Like all good press secretaries, Kelly Baker didn’t want to answer hypothetical questions—and didn’t rule out the province accepting a plan approved by the TTC alone, instead of by a full council vote. Metrolinx’s CEO Bruce McCuaig is similarly conciliatory. This is a problem for Transit City diehards because the TTC commission was named by Rob Ford and would vote for a revised transit plan with less fuss than the full city council. If he brought the vote to council, of course, Ford would have to contend with former members of the David Miller team like Joe Mihevc and Shelley Carroll. Mihevc, echoing previous comments from Carroll, thinks that approving any new plan by the TTC alone would be wrong.
“The TTC can’t approve this alone, because it’s not just their money. The city itself could be on the hook for cancellation fees,” says Mihevc. If the mayor and council disagree for now on transit planning, then Mihevc says at least the city can start building projects that they agree on like the underground section of the Eglinton Crosstown LRT. Since most of the money for Transit City is scheduled for later years anyway, says Mihevc, “the stuff we all agree on soaks up most of the early money anyway.” And gives the pro-LRT people more time to do things like canvass neighbourhoods to try and raise opposition to the Ford plan.
Peter Milczyn acknowledges that some parts of any new plan will have to go through the city’s budget committee at least—and that committee’s recommendations will be voted on before council.
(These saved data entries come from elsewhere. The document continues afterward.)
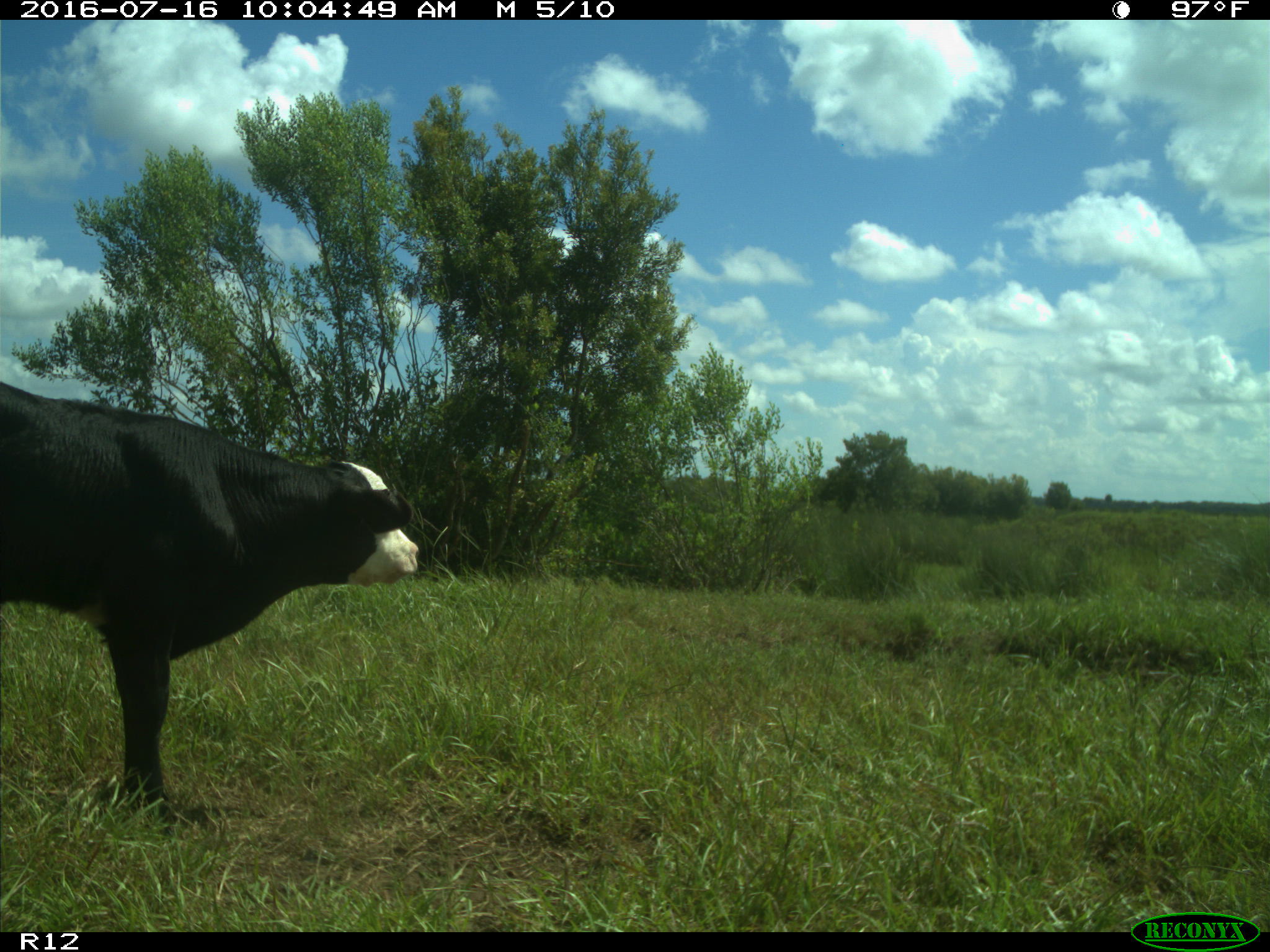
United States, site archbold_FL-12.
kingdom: Animalia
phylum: Chordata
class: Mammalia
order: Artiodactyla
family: Bovidae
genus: Bos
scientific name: Bos taurus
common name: domestic cow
Bos taurus (domestic cow).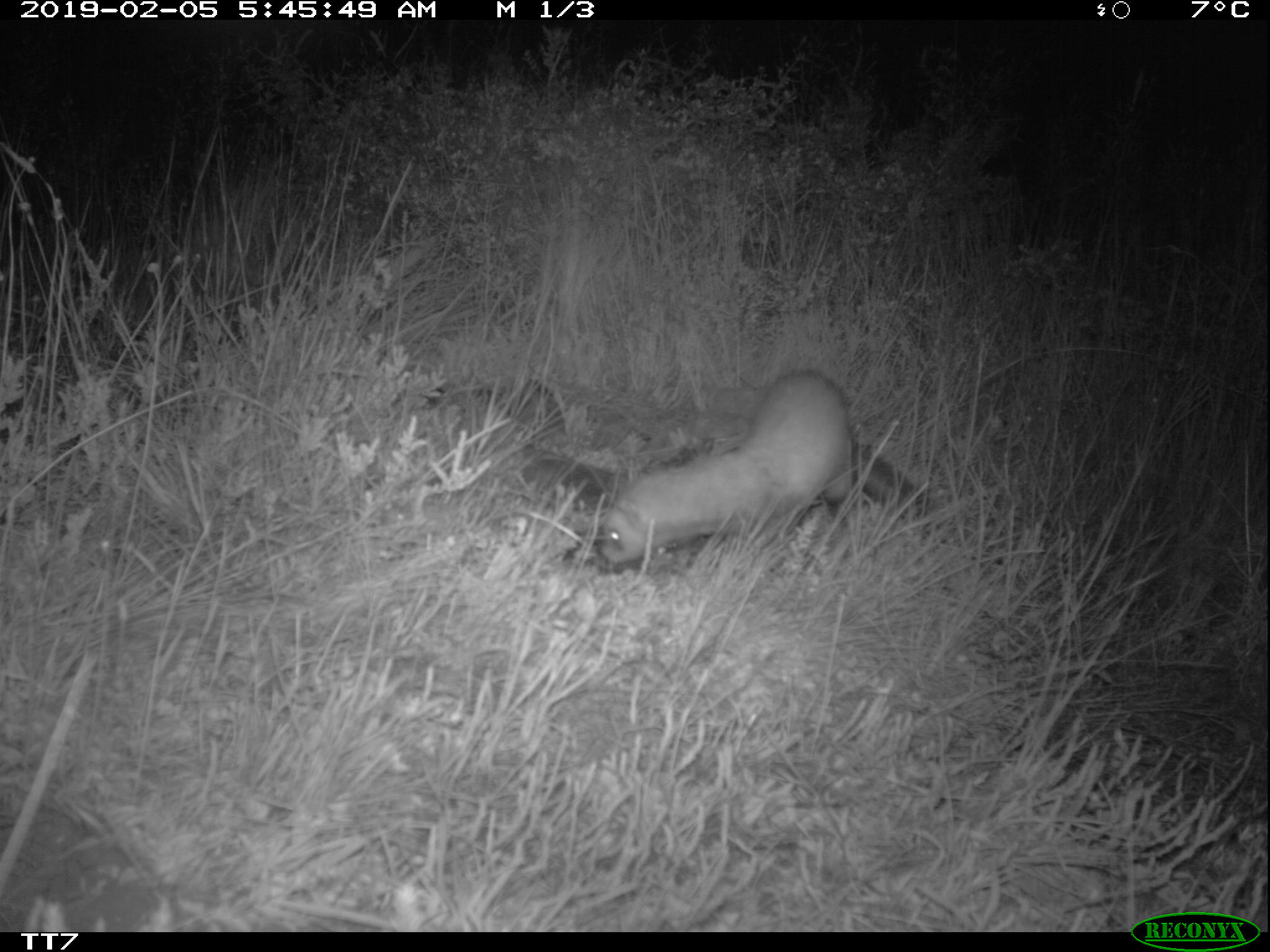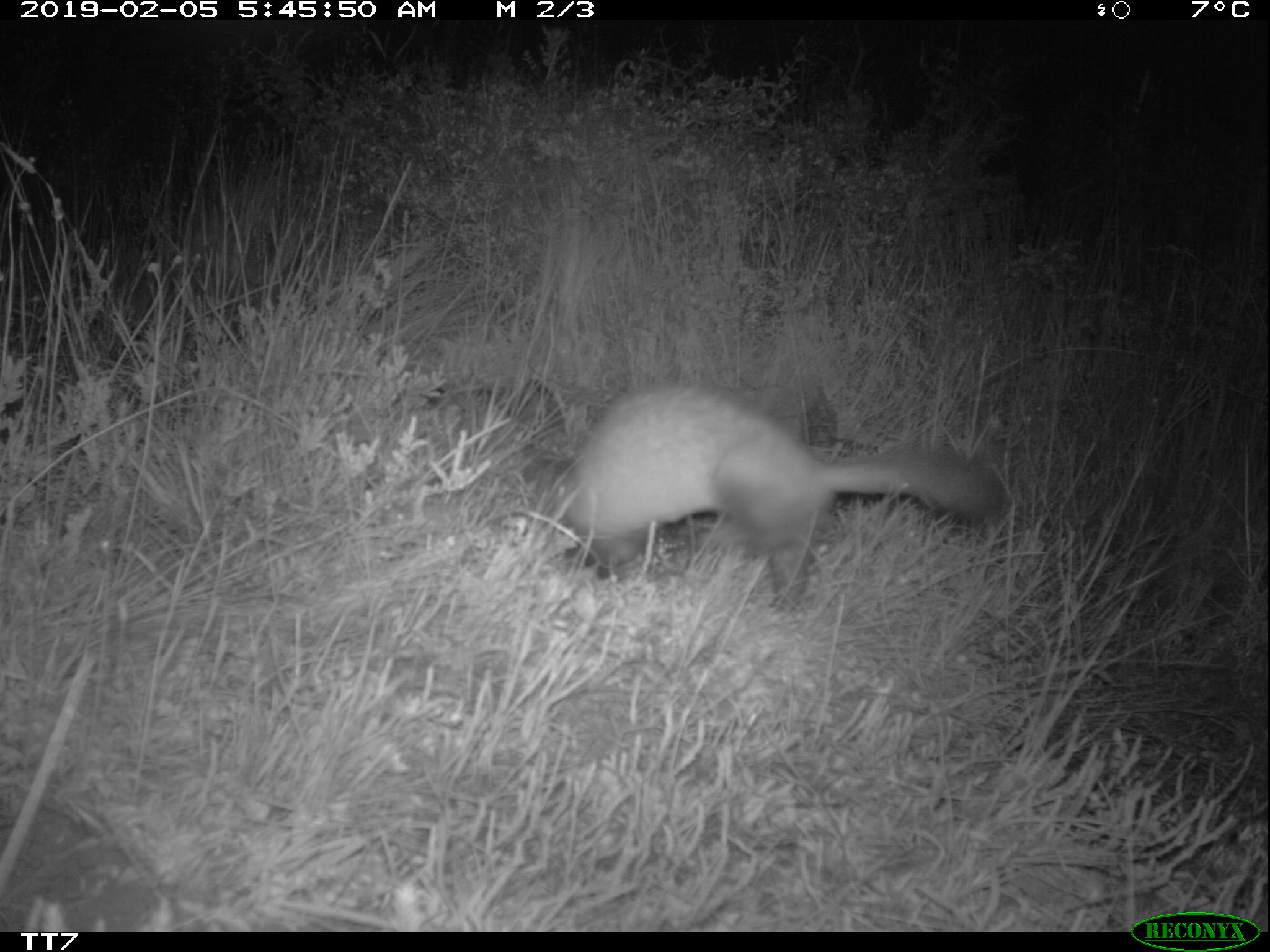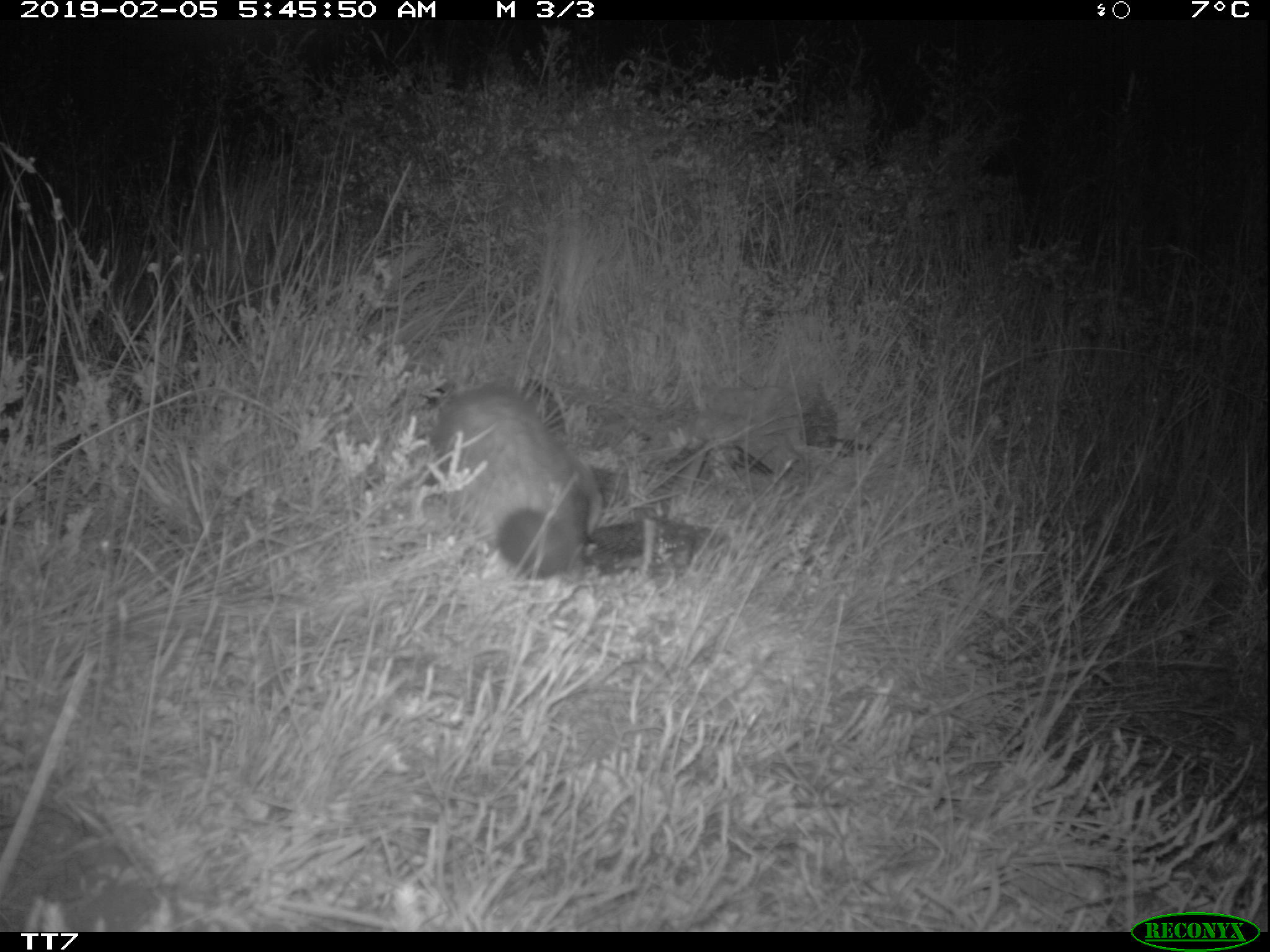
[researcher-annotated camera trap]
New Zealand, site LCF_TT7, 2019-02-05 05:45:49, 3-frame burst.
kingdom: Animalia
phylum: Chordata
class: Mammalia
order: Carnivora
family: Mustelidae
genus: Mustela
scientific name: Mustela furo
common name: ferret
Ferret (Mustela furo).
However, he doesn’t see a council vote to approve the new plan as necessary: “If the old plan didn’t go to council, why should the new one?” asks Milczyn. Transit City was approved as a whole by the TTC and then by council in bits and pieces over several votes, some of which Rob Ford himself supported.
Ford’s opponents say a change of this magnitude needs to go to council, but Milczyn says that the city has already had more discussion around the current transit situation than it did over Transit City. “When David Miller was running for mayor in 2006”, says Milczyn, “he didn’t run as the Transit City mayor,” while Ford was quite clear about his intentions. Milczyn is fudging things here: it may not have been as central to the 2006 election as subways were in 2010, but Miller certainly did run on a pro-LRT platform.
Multiple requests to speak with the mayor’s office and TTC chair Karen Stintz were unanswered.
The whole TTC-versus-council argument may very well be irrelevant. Even a full council vote may not give the Transit City side the win they’re looking for. Maria Augimeri, member of the TTC and one of the councillors whose ward will almost certainly be left out with the change from LRTs to subways, says simply and bleakly, “it’s early in the mayor’s term. How could he lose? People are selling their votes, and selling them cheap.” Augimeri is particularly upset that the Finch line—which would have served three “Priority Neighbourhoods”—looks likely to be axed in favour of a rapid bus line. But she wasn’t the only councillor to sound a bleak note about the prospects of a council vote.
So from the Province, down through Metrolinx, the TTC, and even Toronto city council itself, Ford and his subway plan seem to be pushing on open doors. It’s hard to see what, if anything, the pro-LRT side can do to stop the oncoming subway.